Issue (i): Whether the bank was discharged from its obligation to deliver the bonds when the purchaser returned the banker's receipts and accepted the other bank's SGL transfer forms as satisfaction.
Analysis: The purchaser returned the banker's receipts duly discharged and accepted the SGL transfer forms, including the dishonoured form of the mutual fund, without protest. The possession of the discharged receipts by the bank raised a rebuttable presumption of discharge under the law of evidence, and the purchaser failed to explain why it accepted an unrealizable instrument or to rebut that presumption. The surrounding correspondence showed that the purchaser consciously sought the SGL forms and acted upon them, including by receiving interest from a third party, which supported the inference that the original obligation was displaced by the substituted satisfaction.
Conclusion: The bank was discharged from its obligation under the original receipt-based arrangement.
Issue (ii): Whether the purchaser could still enforce the original obligation on the basis of novation, conditional discharge, implied warranty, or the argument that the acceptance of the SGL forms did not amount to final satisfaction.
Analysis: Novation under the contract law provision dealing with substitution of contracts required agreement of all concerned parties and was not established. The provision dealing with acceptance of performance from a third person was inapplicable because there was no actual performance by a third party. The court treated the case as falling within the provision permitting the promisee to accept any satisfaction it thinks fit. The plea of implied warranty was abandoned before the trial court and, in any event, was inconsistent with the purchaser's own conduct and correspondence. The plea that the acceptance was only conditional was rejected because the facts showed a conscious and unconditional acceptance of the substituted instrument.
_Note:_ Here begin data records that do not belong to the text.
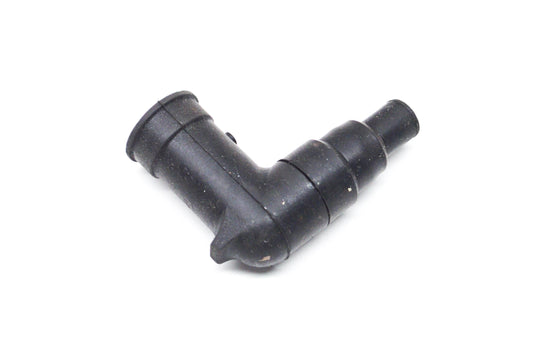 New OEM Yamaha 63M-82370-00-00 Plug Cap Assembly NOS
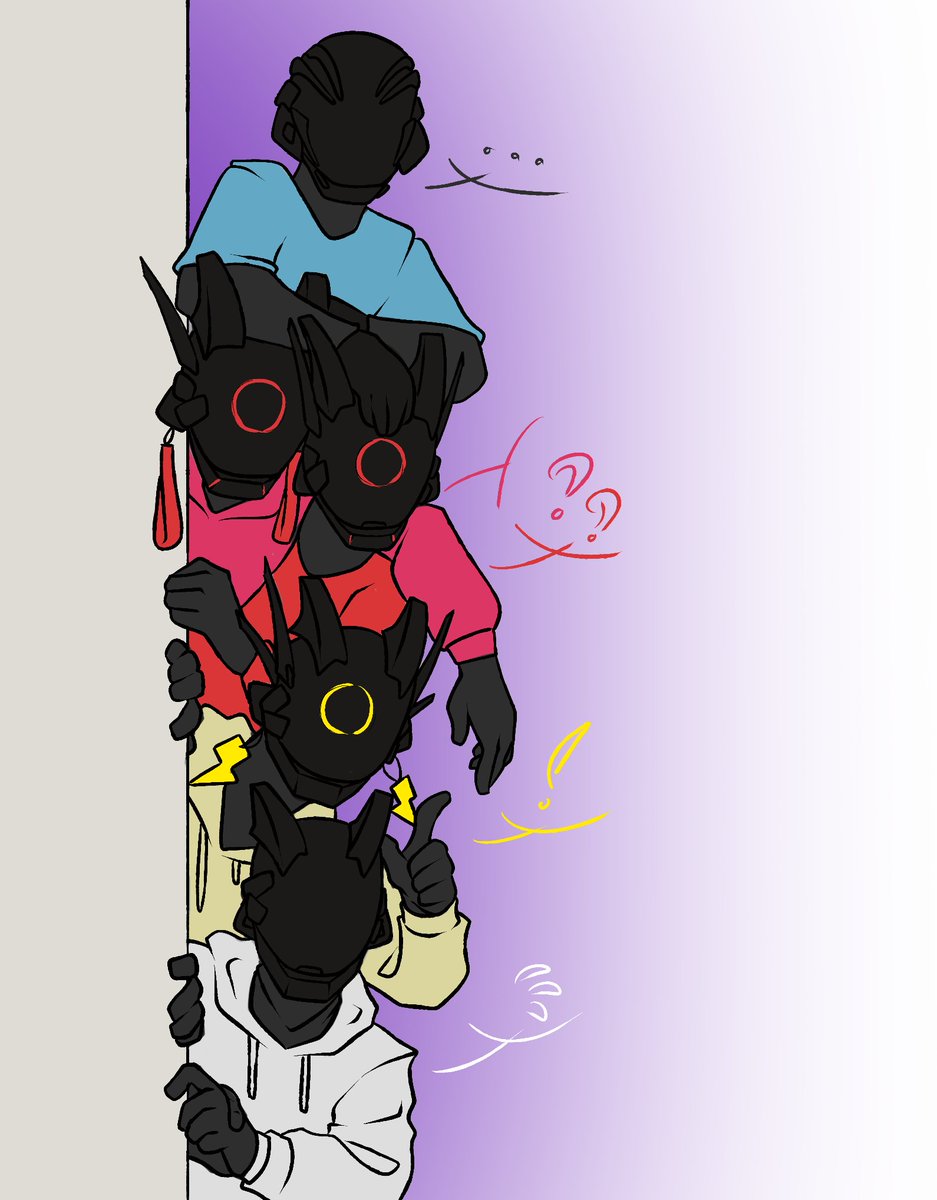 π΄TNRevys in Red π΄ (@tnr_in_red) on Twitter photo a lazy trying to force myself to draw . . .
<a href="/HexelOps/">π»πΈπ</a>
<a href="/DX_573/">X-Bot</a>
<a href="/LancerDrone/">Lancer β‘οΈπβ‘οΈ</a>
<a href="/cultrifish/">cult π</a> a lazy trying to force myself to draw . . .
<a href="/HexelOps/">π»πΈπ</a>
<a href="/DX_573/">X-Bot</a>
<a href="/LancerDrone/">Lancer β‘οΈπβ‘οΈ</a>
<a href="/cultrifish/">cult π</a>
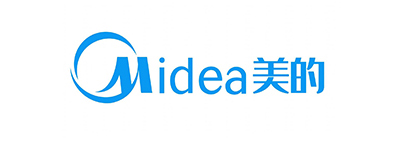 美的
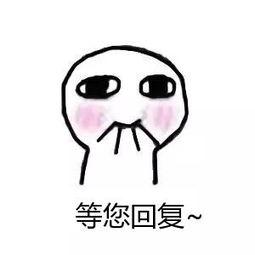 华为手机卡顿怎么设置才能解决,华为手机越用越卡怎么办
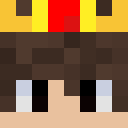 Skin head 53e27630c27556bbb67322be2c056f32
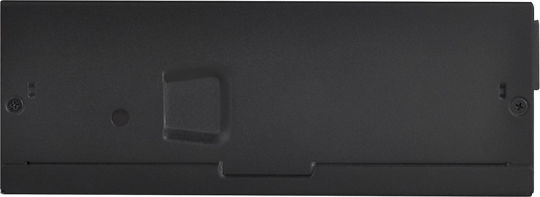 Silverstone TX300 300W Μαύρο Τροφοδοτικό Υπολογιστή Full Wired 80 Plus Bronze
Conclusion: The original obligation could not be enforced against the bank, and the purchaser's contrary contentions failed.
Final Conclusion: The appeals succeeded, the decrees against the appellants were set aside, and the connected suits were dismissed, with restitution and costs ordered consequentially in each matter.
Ratio Decidendi: When a promisee consciously accepts a different satisfaction in place of the original promised performance, the promisor is discharged under the rule permitting remission or substitution of performance, and the promisee cannot later fall back on the original obligation absent proof that the acceptance was merely conditional.